Skittles, refugees, and math: Does Donald Trump Jr.'s tweet add up?
A widely criticized tweet by Donald Trump Jr. uses Skittles to argue against settling Syrian refugees in the United States. How does his analogy compare to the real-world threat?
Screengrab from Twitter
Donald Trump Jr., a son of the Republican nominee for US president, posted a meme Monday on Twitter, likening Syrian refugees to a bowl of Skittles in which “just three would kill you.”
The tweet, which Mr. Trump posted with a call to “end the politically correct agenda,” asks rhetorically, “Would you take a handful?”
The message seems to align with the GOP candidate's, and his vice presidential running mate Indiana Gov. Mike Pence's, views about people displaced by the Syrian conflict, which has raged for more than five years now and spawned the worst refugee crisis since World War II. The vetting processes are inadequate to detect terrorists, so the United States should block all Syrian refugees in the interests of national security, they argue.
Trump's tweet drew heavy criticism online from those who said it dehumanized the victims of an ongoing crisis. Skittles parent company Wrigley Co. responded, "Skittles are candy. Refugees are people," as The Washington Post reported.
But how close does the implicit math in Trump's analogy come to reflecting the real-world threat?
Out of more than 3.2 million refugees admitted to the United States from 1975 through 2015, only 20 have been terrorists, according to a report released last week by The Cato Institute, a libertarian think tank that bills itself as “dedicated to the principles of individual liberty, limited government, free markets and peace.”
That's less than one-thousandth of a percent. Trump's three lethal Skittles would have to be mixed among about 480,000 others for his analogy to match the Cato report.
None of the 20 refugee terrorists identified in the report were involved in 9/11, and only three were successful in their attempts to kill.
“The three refugee terrorists were Cubans who committed their attacks in the 1970s and were admitted before the Refugee Act of 1980 created the modern rigorous refugee-screening procedures currently in place,” the report, written by immigration policy analyst Alex Nowrasteh, states.

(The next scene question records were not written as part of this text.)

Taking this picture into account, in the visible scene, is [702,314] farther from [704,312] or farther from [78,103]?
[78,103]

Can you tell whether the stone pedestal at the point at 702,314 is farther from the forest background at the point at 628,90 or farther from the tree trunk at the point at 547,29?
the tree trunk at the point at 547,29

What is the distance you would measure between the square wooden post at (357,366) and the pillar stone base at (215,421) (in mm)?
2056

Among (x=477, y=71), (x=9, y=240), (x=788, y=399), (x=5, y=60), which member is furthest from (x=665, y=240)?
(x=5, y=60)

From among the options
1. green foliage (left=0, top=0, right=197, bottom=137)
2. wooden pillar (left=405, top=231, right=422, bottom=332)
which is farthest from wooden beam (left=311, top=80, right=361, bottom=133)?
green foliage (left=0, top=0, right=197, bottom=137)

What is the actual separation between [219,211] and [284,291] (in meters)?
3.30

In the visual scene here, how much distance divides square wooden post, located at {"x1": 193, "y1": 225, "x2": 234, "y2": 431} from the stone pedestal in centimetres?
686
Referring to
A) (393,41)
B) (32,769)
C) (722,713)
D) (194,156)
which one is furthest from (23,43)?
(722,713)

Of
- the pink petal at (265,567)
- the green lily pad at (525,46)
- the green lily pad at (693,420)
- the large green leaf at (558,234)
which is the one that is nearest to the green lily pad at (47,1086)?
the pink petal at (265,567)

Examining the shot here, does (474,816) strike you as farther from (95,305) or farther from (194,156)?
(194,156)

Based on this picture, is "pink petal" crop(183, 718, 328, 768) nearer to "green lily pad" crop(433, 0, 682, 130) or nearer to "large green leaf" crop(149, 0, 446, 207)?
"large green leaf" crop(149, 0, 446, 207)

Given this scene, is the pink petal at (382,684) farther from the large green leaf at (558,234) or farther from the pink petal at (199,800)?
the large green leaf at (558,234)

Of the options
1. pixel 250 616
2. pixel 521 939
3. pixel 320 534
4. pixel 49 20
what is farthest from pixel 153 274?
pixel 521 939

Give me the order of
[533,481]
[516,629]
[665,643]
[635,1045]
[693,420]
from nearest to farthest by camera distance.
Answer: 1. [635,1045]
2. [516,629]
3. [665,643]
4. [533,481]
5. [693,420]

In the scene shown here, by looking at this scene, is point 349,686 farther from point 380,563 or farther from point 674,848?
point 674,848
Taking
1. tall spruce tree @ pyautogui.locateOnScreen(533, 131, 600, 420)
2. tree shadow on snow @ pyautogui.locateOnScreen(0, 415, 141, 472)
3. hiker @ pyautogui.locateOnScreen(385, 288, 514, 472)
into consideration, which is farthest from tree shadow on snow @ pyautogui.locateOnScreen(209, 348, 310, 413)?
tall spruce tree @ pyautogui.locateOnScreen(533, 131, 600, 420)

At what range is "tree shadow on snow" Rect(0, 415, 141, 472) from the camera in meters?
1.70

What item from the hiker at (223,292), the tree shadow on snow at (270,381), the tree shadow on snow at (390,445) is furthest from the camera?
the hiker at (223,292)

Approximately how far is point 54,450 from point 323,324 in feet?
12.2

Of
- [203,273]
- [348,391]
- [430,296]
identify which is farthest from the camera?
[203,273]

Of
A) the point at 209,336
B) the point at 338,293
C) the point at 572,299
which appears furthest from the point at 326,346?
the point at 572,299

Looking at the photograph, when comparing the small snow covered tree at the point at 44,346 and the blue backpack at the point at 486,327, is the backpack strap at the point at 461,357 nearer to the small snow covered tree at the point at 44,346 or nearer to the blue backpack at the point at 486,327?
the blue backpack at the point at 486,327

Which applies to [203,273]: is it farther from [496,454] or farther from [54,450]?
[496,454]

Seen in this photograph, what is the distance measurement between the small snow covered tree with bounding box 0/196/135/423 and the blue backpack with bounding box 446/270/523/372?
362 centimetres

Significantly more terrorists have been admitted to the United States either as lawful permanent residents or on tourist visas – 54 and 34, respectively – posing a legitimate risk, the Cato report states.
Such numbers could make a broad moratorium on immigration or tourism tempting, but imposing such a policy would do more harm than good, the report states.
“Foreign-born terrorism is a hazard to American life, liberty, and private property, but it is manageable given the huge economic benefits of immigration and the small costs of terrorism,” the report states. “The United States government should continue to devote resources to screening immigrants and foreigners for terrorism or other threats, but large policy changes like an immigration or tourist moratorium would impose far greater costs than benefits.”